=== DATA SUPPLIED ===
## start

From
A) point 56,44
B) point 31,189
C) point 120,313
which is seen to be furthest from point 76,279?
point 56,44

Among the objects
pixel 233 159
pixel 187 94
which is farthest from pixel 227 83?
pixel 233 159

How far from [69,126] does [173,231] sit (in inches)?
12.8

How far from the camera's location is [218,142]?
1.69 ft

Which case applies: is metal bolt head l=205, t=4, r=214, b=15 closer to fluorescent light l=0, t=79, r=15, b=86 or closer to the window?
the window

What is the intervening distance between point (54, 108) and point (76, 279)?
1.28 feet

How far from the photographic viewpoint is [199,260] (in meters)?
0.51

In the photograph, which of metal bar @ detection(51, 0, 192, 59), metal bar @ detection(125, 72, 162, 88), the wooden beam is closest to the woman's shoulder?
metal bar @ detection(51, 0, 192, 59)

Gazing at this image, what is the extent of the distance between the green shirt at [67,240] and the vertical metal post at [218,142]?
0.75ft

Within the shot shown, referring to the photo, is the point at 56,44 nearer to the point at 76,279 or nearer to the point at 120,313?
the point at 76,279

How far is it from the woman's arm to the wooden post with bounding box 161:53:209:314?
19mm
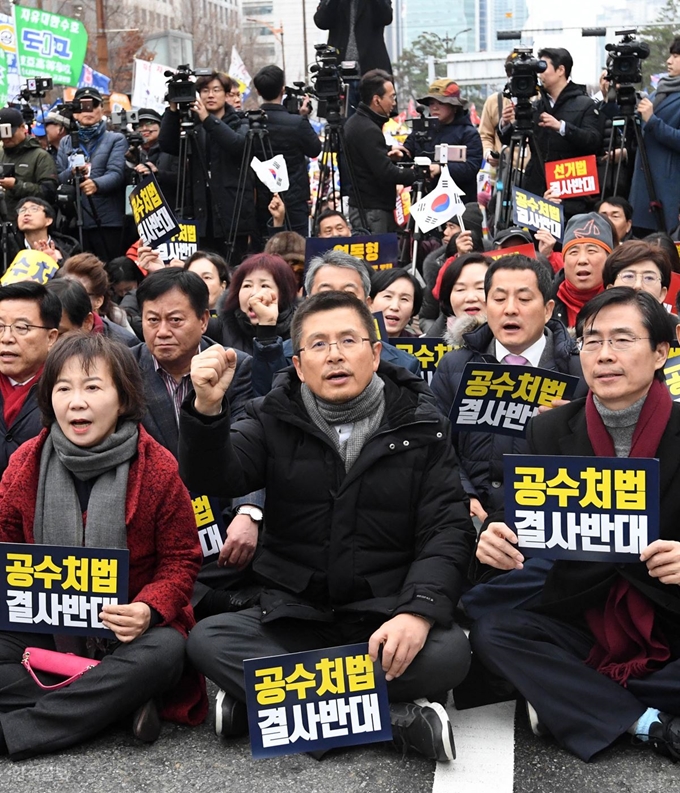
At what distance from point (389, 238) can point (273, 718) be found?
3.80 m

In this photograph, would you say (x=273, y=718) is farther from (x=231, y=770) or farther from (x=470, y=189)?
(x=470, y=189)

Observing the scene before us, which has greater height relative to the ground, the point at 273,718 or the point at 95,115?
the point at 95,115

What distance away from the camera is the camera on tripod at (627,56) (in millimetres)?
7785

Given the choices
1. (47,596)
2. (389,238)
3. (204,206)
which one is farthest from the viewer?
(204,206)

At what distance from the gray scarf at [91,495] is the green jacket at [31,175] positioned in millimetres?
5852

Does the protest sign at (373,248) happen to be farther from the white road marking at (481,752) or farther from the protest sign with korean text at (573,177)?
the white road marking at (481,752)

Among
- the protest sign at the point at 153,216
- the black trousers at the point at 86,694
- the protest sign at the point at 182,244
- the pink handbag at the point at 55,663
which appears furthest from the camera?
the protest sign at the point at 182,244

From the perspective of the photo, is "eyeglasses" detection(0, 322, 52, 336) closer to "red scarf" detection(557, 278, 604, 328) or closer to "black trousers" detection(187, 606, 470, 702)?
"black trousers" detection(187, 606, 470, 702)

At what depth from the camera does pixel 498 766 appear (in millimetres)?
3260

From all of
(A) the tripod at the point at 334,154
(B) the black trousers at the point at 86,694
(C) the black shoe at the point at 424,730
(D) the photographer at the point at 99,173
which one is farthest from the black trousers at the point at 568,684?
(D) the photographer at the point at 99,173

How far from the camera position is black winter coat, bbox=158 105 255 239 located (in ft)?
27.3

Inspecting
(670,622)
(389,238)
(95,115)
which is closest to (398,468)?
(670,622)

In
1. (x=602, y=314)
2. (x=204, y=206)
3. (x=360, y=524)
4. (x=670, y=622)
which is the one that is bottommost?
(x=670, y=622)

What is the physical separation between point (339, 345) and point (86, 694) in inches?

## end
## start

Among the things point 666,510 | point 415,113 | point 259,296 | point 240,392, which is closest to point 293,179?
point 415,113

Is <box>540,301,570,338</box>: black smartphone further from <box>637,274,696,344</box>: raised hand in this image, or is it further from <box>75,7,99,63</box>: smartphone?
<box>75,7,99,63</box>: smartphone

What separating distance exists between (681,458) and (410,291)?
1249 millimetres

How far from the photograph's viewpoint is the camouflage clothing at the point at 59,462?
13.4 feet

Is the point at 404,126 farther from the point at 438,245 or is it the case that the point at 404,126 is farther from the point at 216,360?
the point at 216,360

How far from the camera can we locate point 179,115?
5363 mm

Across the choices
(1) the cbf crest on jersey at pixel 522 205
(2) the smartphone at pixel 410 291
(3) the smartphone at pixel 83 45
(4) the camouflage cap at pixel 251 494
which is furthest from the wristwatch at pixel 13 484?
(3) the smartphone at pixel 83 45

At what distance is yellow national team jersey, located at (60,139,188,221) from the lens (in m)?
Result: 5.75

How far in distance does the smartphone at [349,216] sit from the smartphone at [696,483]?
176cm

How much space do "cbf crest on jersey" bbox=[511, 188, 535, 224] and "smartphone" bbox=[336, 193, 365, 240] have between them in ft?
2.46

## end

=== SET TASK ===
Give only the number of lines in the listing above that contain the string "farthest". Uppercase and lowercase letters count as different.

=== EXERCISE OUTPUT ===
3